Марта ушла в чуланчик спать. Под мерный гул голосов за стеной она задремала, а проснулась оттого, что дверь в чуланчик распахнулась. На пороге, освещенный ярким лунным светом из оконца, стоял Леонид Андреевич и пристально смотрел на Марту.

— Что? — вскинулась она. Ей стало жутковато, но интересно, словно все это — и мерное треньканье сверчка, и лунный луч из оконца, и даже куча кастрюль и тазов — вдруг стало принадлежать какому-то незнакомому, чужому миру, где все интересно, и страшно, и можно, и все равно.





— Ничего. Спи, — ответил Леонид Андреевич. — Завтра на базар с утра поедем. Платье тебе куплю. Хочешь?

— Хочу, — ответила Марта, ужаснувшись своим ощущениям и своему ответу. Темным инстинктом, поднявшимся со дна души, она поняла, что этот вопрос означает что-то большее, чем просто покупка платья, касается чего-то более важного. Но о чем идет речь — она понять не могла, тяжелая дрема наваливалась на грудь, жарко дышала в лицо и пахла дальними лугами, дорожной пылью, сахарным самогоном…

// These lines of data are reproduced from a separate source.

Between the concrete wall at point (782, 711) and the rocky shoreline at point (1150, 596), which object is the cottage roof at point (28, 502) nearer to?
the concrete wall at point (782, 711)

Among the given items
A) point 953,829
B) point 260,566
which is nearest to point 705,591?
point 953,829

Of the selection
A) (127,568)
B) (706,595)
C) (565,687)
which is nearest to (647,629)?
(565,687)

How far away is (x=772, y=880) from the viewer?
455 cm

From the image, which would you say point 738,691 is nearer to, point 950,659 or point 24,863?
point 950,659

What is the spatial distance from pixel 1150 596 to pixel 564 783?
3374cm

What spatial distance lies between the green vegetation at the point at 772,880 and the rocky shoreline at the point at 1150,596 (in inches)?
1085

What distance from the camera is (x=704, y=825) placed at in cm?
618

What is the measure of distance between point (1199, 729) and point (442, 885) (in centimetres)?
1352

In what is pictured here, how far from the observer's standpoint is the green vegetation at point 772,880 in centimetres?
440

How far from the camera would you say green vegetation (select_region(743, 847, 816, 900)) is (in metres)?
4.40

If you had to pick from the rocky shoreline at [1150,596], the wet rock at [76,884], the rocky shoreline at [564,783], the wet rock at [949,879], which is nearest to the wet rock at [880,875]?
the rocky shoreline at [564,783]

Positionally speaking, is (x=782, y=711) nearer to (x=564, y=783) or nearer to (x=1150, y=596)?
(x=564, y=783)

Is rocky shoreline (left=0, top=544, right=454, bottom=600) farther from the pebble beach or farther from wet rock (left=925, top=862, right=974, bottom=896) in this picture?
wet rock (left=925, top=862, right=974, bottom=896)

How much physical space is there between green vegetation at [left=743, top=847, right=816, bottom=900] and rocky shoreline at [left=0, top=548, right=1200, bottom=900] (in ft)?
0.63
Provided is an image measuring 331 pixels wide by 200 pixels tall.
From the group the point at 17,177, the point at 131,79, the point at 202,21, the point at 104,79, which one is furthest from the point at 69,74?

Утром поехали на барахолку. У Марты чуть кружилась голова, сладко томилось тело и в ногах было тягучее, тянущее ощущение. Разноцветная карусель базара потрясла ее. Продавалась разная еда, о существовании которой можно было уже и забыть за годы войны. Толстые плитки шоколада, коричневые жженосахарные петушки на занозистых деревянных палочках, жаренные в масле пирожки, похожие на стоптанные ботинки, булочки со сладкой посыпкой и изюм с курагой. Продавались вещи — обычные, привычные за последние годы: и куски парашютного шелка, и галоши, и брезентовые чоботы. Продавались вещи невиданные давным-давно — кружевные комбинации и панталоны, черно-бурая лисья горжетка с неприятно-блестящими стеклянными глазами и молевыми проплешинами, книги с ятями, но без обложек… Продавалось совсем невиданное, трофейное — и платья, и швейцарские золотые часики, какие-то альбомы с видовыми открытками, туфли, как из рыбьей чешуи, нестерпимо сверкающие на утреннем солнце. Продавались вещицы самодельные — зажигалки, сделанные из гильз, портсигары, прозрачные, как лед на пруду, какие-то необычные ручки и вставочки…

Из этого верчения ее, словно котенка за шкирку, вытянул Морозов. Ей понадобилась пара минут, чтобы понять, о чем он ей толкует.

Платье продавала нездорово полная старуха с усиками над верхней губой. Руки у нее сильно тряслись, и платье, которое она держала, тоже трепыхалось, играло на легком ветерке, и Марта не могла рассмотреть, что на нем за узор, но потом рассмотрела. Красные маки на снежно-белом фоне.

— По размеру тебе, что ли? — допытывался Морозов, улыбаясь. — Да говори — или очумела совсем?

Старуха приложила платье к плечам Марты.

— Впору, — констатировала она неожиданно певучим для такого большого и грубого тела, журчащим голосом. — Берите. Я отдаю недорого. Это моей дочери, ее больше нет. Берите. У меня еще туфли, думаю, они тоже подойдут.

Туфли — белые, на маленьком каблучке, с пуговкой на носике — тоже подошли. Марта плохо помнила, как Морозов совершал покупку, сколько он дал за платье и туфли, так что тот факт, что Леонид Андреевич самоотверженно решил не торговаться, прошел мимо ее потрясенного сознания. Она помнила только, как старуха сказала Морозову:

— Ваша дочь будет очаровательна в этом наряде!

И еще она помнила, как помрачнело лицо Морозова, словно черная туча на него накатила. Но через пять минут он уже снова посмеивался и кормил ее житными пряниками с сильным привкусом солода.

Вернувшись в колонию, Марта узнала, что Юрка Рябушинский пропал невесть куда.

— На один день вас нельзя оставить! — бушевал у себя в кабинете Леонид Андреевич.

Марта, испуганная и обессилевшая, сидела в своей комнате на кровати, застеленной голубым покрывалом. На грубо сработанном комодике тикали часы, остатки роскоши прежних хозяев дома. Страшный старик пожирал младенца. На свете есть тысячи дорог, и только одна из них ведет в сырой овраг за рощей, а остальные — в тысячи стран.